Neural stem cells (NSCs) are defined as multipotent stem cells. They are able to self-renew and differentiate into mature cells, such as neurons, oligodendrocytes and astrocytes. Neurotoxicity of lead (Pb2+) has been extensively investigated by many previous studies. These studies proved that lead is a potent toxin that affects nervous system, especially children’s brain. However, most of these studies focused on the negative effects of lead on the differentiated or mature cell types in the brains instead of NSCs. The aim of this study was to reveal the effects of Pb2+ on viability, proliferation and differentiation of NSCs derived from the hippocampus of newborn rats aged 7 days and adult rats aged 90 days in vitro. NSCs harvested from the rat hippocampus were cultured in proliferation medium. After 6-8 days, free-floating neurospheres formed. The neurospheres were dissociated and plated onto poly-L-lysine coated 96-well plate and coverslips. Some dissociated cells were characterized by being stained with anti-nestin to show the presence of NSCs. This project was divided into three parts. In the first part, the Passage 2 (P2) cells plated onto 96-well plate were cultured in the proliferation medium with different concentrations of lead acetate (0-200μM) for 48 hours, followed by 3- (4,5-cimethylthiazol-2-yl)-2,5-diphenyltetrazolium bromide (MTT) assay to detect the effects of Pb2+ on the cell viability. In the second part, P2-NSCs plated onto coverslips in wells were cultured in the proliferation medium with different concentrations of lead acetate (0-200μM). Then, 10 μM bromodeoxyuridine (BrdU) was added into the culture medium for additional 24 hours, followed by immunocytochemistry staining with anti-BrdU. In the last part, the dissociated P2-NSCs plated onto coverslips were allowed to grow in the differentiation medium of neurons, astrocytes or oligodendrocytes with different concentrations of lead acetate (0-200μM). After 6 days, immunocytochemistry staining with anti-microtubule-associated protein 2 (anti-MAP2), anti-glial fibrillary acidic protein (anti-GFAP) or anti-RIP was used to detect the differentiation commitment of affected NSCs.

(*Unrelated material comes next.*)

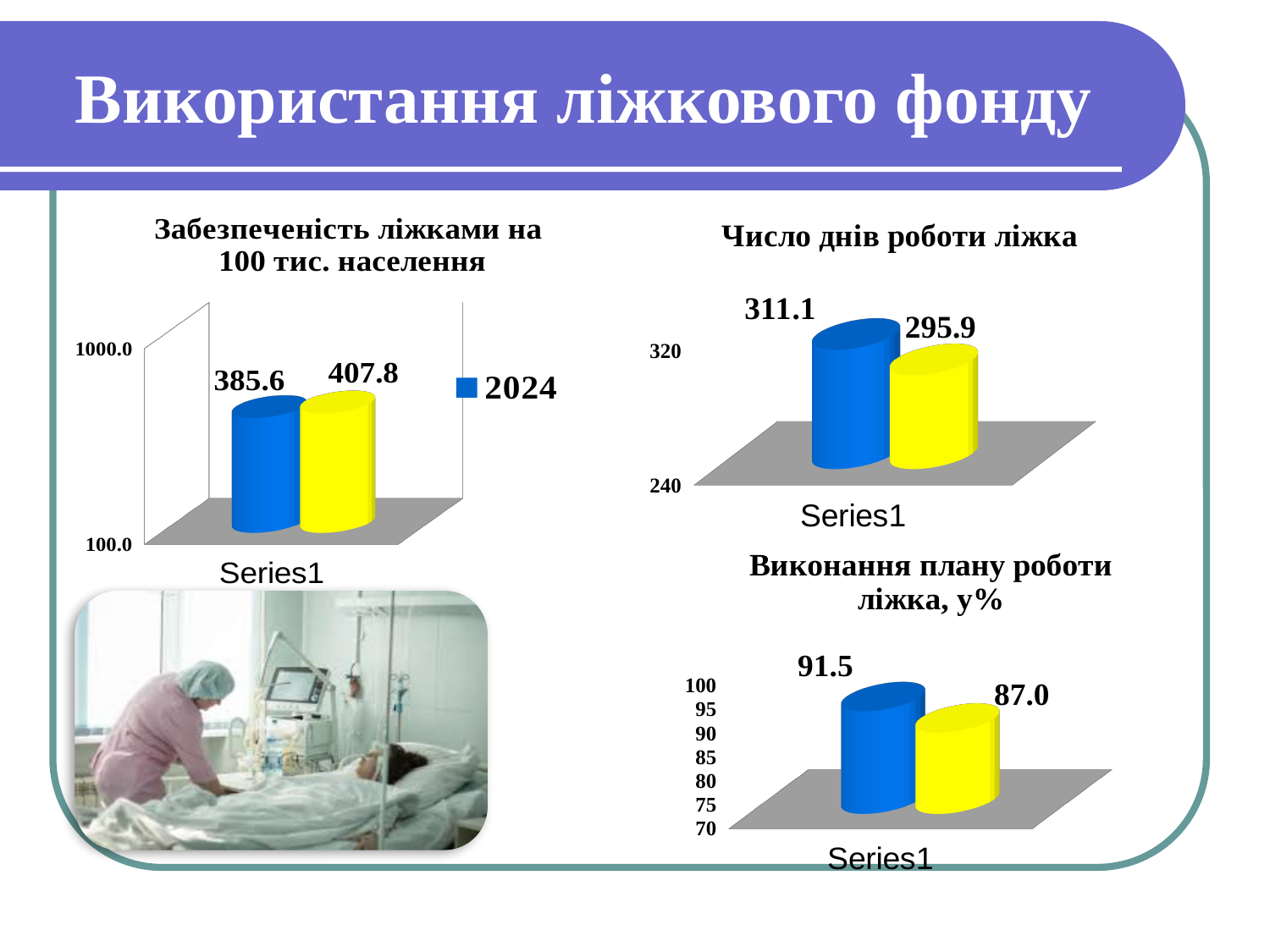
In the chart titled "Число днів роботи ліжка", what is the value shown on the blue bar? 311.1 In the chart titled "Виконання плану роботи ліжка, у%", what is the difference between the blue bar and the yellow bar? 4.5 In the chart titled "Забезпеченість ліжками на 100 тис. населення", what is the difference between the yellow bar and the blue bar? 22.2 In the chart titled "Число днів роботи ліжка", which bar is higher, the blue one or the yellow one? the blue one In the chart titled "Виконання плану роботи ліжка, у%", what is the value shown on the yellow bar? 87.0 In the chart titled "Виконання плану роботи ліжка, у%", what is the value shown on the blue bar? 91.5 In the chart titled "Забезпеченість ліжками на 100 тис. населення", what is the value shown on the blue bar? 385.6 In the chart titled "Число днів роботи ліжка", what is the difference between the blue bar and the yellow bar? 15.2 How many bars are plotted in the chart titled "Виконання плану роботи ліжка, у%"? 2 In the chart titled "Забезпеченість ліжками на 100 тис. населення", what is the value shown on the yellow bar? 407.8 What year is shown in the legend of the chart titled "Забезпеченість ліжками на 100 тис. населення"? 2024 In the chart titled "Число днів роботи ліжка", what is the value shown on the yellow bar? 295.9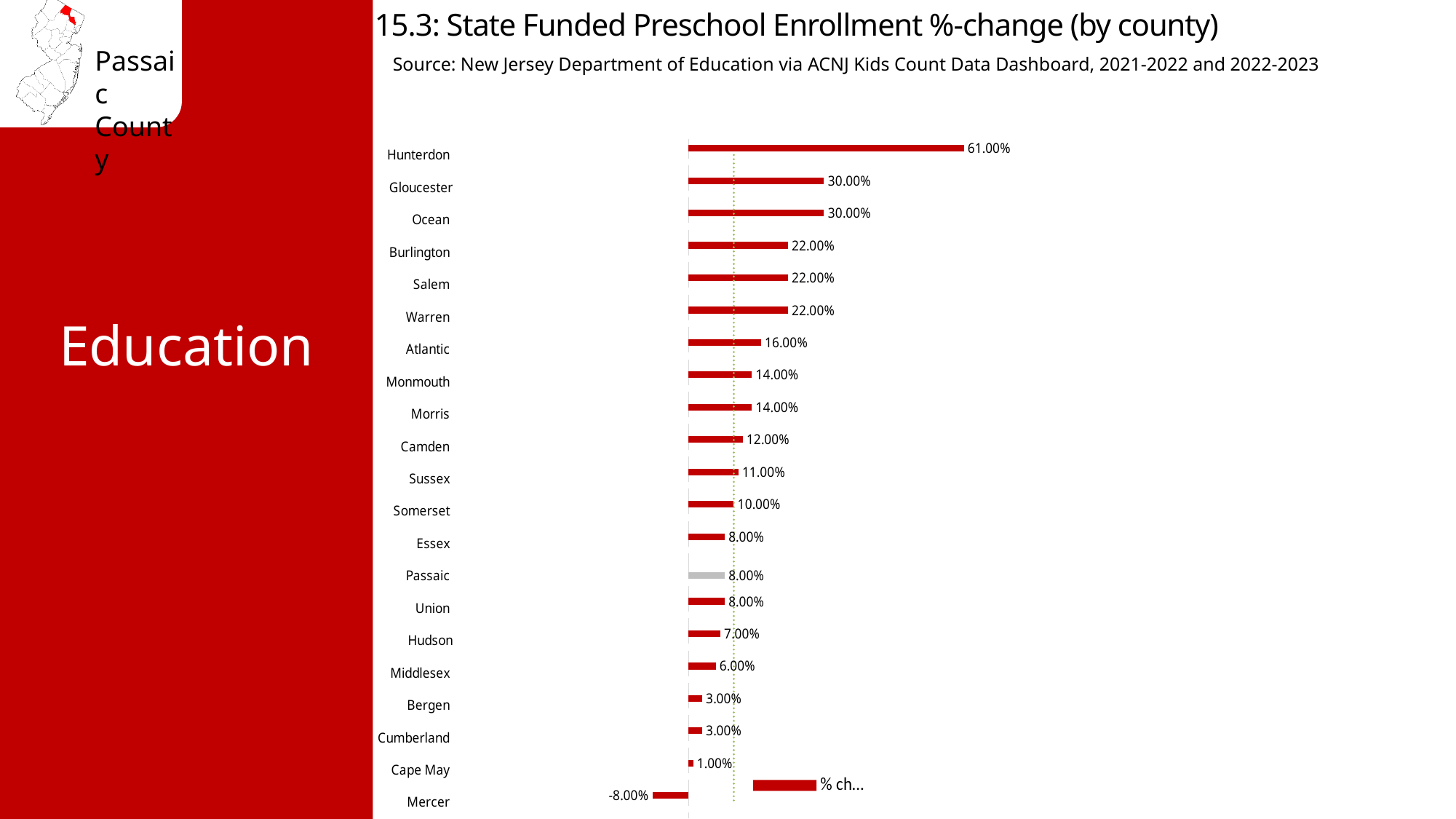
What is the state funded preschool enrollment %-change for Hunterdon? 61.00% Which county has the highest %-change in state funded preschool enrollment? Hunterdon Which county has the lowest %-change in state funded preschool enrollment? Mercer What is the difference between the %-change for Passaic and Mercer? 16.00% Which has a larger %-change, Burlington or Camden? Burlington What is the %-change value shown for Atlantic? 16.00% What is the %-change value shown for Passaic? 8.00% How many counties are shown in the chart? 21 What is the %-change value shown for Mercer? -8.00% What is the difference between the %-change for Hunterdon and Gloucester? 31.00% What kind of chart is used on this slide? Bar chart Which county's bar is shown in grey rather than red? Passaic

Low level of Pb2+ (1-10μM) had no effect on the viability of adult hippocampal neural stem cells (hNSCs). However, Pb2+ exposure at the concentration of 10μM could lead to significant cell death of newborn hNSCs. High level of Pb2+ (50-200μM) caused significant cell death of both newborn and adult hNSCs. Newborn hNSCs were sensitive to Pb2+ toxicity in proliferation assay. Even a low concentration (1μM) of lead could lead to significant inhibition of cell proliferation. High level of Pb2+ (50-200μM) suppressed proliferation of both newborn and adult hNSCs significantly. Moderate to high levels of Pb2+ exposure (50-200μM) significant decreased the percentage of mature neurons cultured from both newborn and adult hNSCs. Furthermore, 10μM or more Pb2+could significantly inhibited the oligodendrocyte differentiation of both newborn and adult hNSCs. However, Pb2+ could also stimulate the astrocyte differentiation of hNSCs. Lead concentrations higher than 10μM and 50μM could respectively lead to a significant increase in the percentage of mature astrocytes differentiated from newborn and adult hNSCs. The data showed that Pb2+ inhibited not only the viability and proliferation of rat hNSCs but also the neuronal and oligodendrocyte differentiation in vitro; moreover activated astrocyte differentiation of the hNSCs of both newborn and adult rats were observed with high concentration of Pb2+ in vitro. Also, it was revealed that the hNSCs of newborn rats were more sensitive than those from adult rats to Pb2+ cytoxicity.